This is a function of the number of ODEs and parameters in your system as well as the number of timepoints;

(# time-points )* (# ODEs)  + (# non time-covariates + parameters) + (# time-points * # time varying covariates)  + (# time-points * number of output items)

There is a bit more that is allocated, but in general this is true.

The number of time-points seems the easiest to change (though not adding covariates or suppressing variable output in your model by using ~ instead of <- or = could help a bit too).

Based on the general idea below I could break up the simulations into pieces based on time by simulating a chunk, save conditions at the end of SIM then recycle those as initial conditions for the start of the next chunk using a for loop or similar maybe? Do you think that may help?

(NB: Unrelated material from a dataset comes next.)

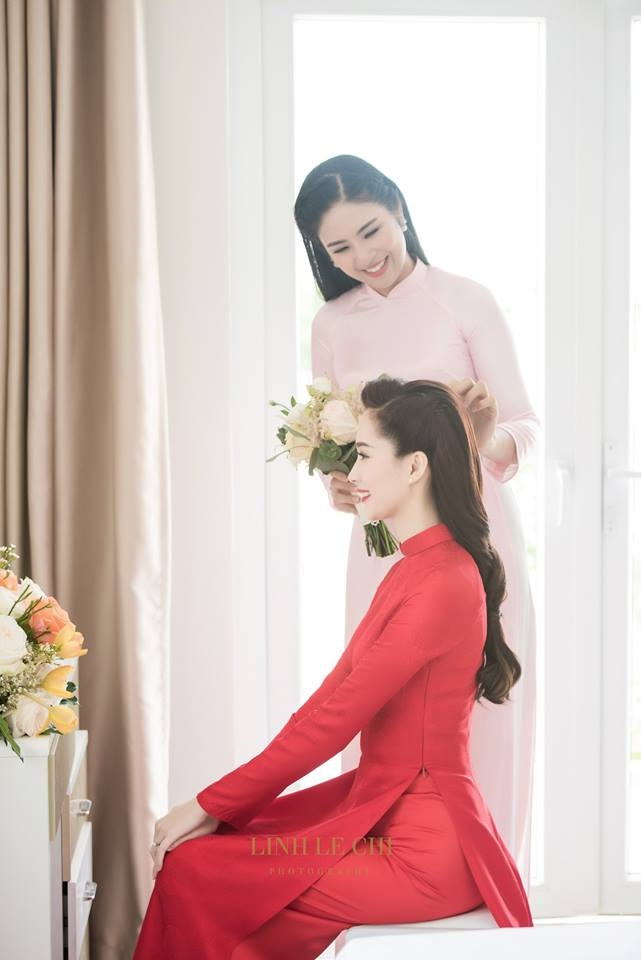 Nhung khoanh khac hoa hau Dang Thu Thao roi nuoc mat trong ngay cuoi gay xuc dong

Indeed that is the general idea.

I would suggest also

  • removing the input data from the R environment
  • saving the solve and then removing the data from the R environment
  • Then use gc() afterward to free the R memory usage and rxSolveFree() to free the rxode2 memory.
  • Solve the next chunk of the equation.
  • Only save the initial conditions and either pass them as the init or use them as the initial conditions of the next solve
  • When solving make sure that the solving does not initialize at time zero by using the option rxSetIni0(FALSE) to initialize at first observed time

Unfortunately you are using a shiny interface; if you expect some snappy performance for some user, perhaps pre-calculating some of the common use cases (or caching them somehow) would be helpful.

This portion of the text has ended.